LETTERA AL LETTORE

Caro lettore, come prefatrice, sono l’ambigua custode delle domande che non potrai porre. Ti immagino, avendo tra le mani un’“opera prima”, audace aver voglia di chiedere all’autore: e così vorresti fare lo scrittore? La risposta è nota: “Se non ti esplode dentro / a dispetto di tutto non farlo / a meno che non ti venga dritto / dal cuore e dalla mente e dalla bocca / e dalle viscere, / non farlo”. Come il Bukowski poeta che (si) poneva la scomoda domanda, Flavio Scaloni non lascia perdere, ed è la sua stessa poesia a rispondere, con la necessità di un ruggito, nel suo naturale disinteresse a “scrivere come qualcun altro”, nella sua es­senzialità che è quanto di più lontano dall’autocompiacimento, nel suo assoluto disinteresse a imitare quelle migliaia di persone che si definiscono scrittori
Non troverai pezze d’appoggio, niente ti asseconderà nella vanità, nel volgare piacere di riconoscere citazioni nascoste che non segnalano altro che un vuoto.
Troverai invece una galleria di ritratti, di “momenti perfetti”, come direbbe il Roquentin sartriano, istantanee che sfuggono allo sguardo o più classicamente illuminazioni, non provocate ad arte, ma sapientemente attese con fiducia d’artista. 
Non ti stupisce con effetti speciali, Flavio Scaloni, e non intende regalarti niente, neanche sensazioni a buon mercato.

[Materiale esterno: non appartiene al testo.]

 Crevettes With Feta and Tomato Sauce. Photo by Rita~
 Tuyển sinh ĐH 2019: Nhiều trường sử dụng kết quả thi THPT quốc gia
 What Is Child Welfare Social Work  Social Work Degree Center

Nella sua poetica, radicalmente inattuale, il sensazionale sarebbe pornografia. L’emozione non è esibita, e non è neanche voluta, piuttosto è provocata, come un distratto effetto collaterale dei quadri a infinite dimensioni che sono le sue poesie.
Spesso brevi, dei lampi, che ci strappano al nostro sguardo ordinario sulle cose per rivelarci un altro mondo. E sì, questa è la classicità che troverai, quella della Musa, dell’ispirazione che è fatta di semplice ascolto, di attenzione e apertura e mai di presa violenta, mai una volta di plasticità forzata. Riprendono senza prendere, afferrano senza trattenere, guardano senza imprimere, ascoltano senza interferire col canto, suggeriscono un ritmo senza scandirlo, le poesie di Flavio Scaloni. E lasciano sulla carta di noi che leggiamo più contorni che disegni, più luci che colori, più odori che concetti. 

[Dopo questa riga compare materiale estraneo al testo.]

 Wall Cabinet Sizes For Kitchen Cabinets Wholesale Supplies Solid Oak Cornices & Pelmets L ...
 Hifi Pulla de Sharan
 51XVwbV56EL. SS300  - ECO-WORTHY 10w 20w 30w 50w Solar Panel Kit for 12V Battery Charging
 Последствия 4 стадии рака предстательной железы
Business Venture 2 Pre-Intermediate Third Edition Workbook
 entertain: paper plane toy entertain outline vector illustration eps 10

E se i concetti sono lì, schiaffati in prima pagina, è proprio perché si dissolvano del tutto. Così come al dissolversi si destina l’autore stesso. «Il poeta è un mezzo», leggiamo, strumento della Musa, la vera artefice che si serve delle parole del poeta per realizzare l’Arte. Al poeta-veicolo è interdetto persino ritornare sui propri versi: l’ispirazione stessa ha gli attributi del sacro, sull’interprete dei messaggi del­la Musa incombe, per sua stessa natura, l’accusa la più infamante, l’accusa del tradimento. Sembra profilarsi all’orizzonte, in questa poetica così ostentatamente esibita nel brano introduttivo, una forma sublime di passività artistica, all’altezza della classicità, auto-espulsa dalla modernità nel fiero rifiuto del gioco post-moderno, al contempo cittadina di una contemporaneità pre-moderna, pur tuttavia spesso leggera, godibile… e profondamente difficile. Oggi, nell’Impero della soggettività pura, del mito illusorio della creazione libera e auto-fondata sull’individuo, nella potenza plastica che non è più neanche prometeica ma solipsistica e nichilista per sua essenza, la passività divina qui proposta appare in tutto il suo potere sovversivo. Se l’Attività del soggetto è puro gio­co, riformulazione debole dell’ordinario grigiore, la Passività dello strumento di un’ispirazione incommensurabile all’esperienza quotidiana è una tragica e appassionante sfida allo svuotamento dall’interno del­le forme contemporanee di espressione artistica.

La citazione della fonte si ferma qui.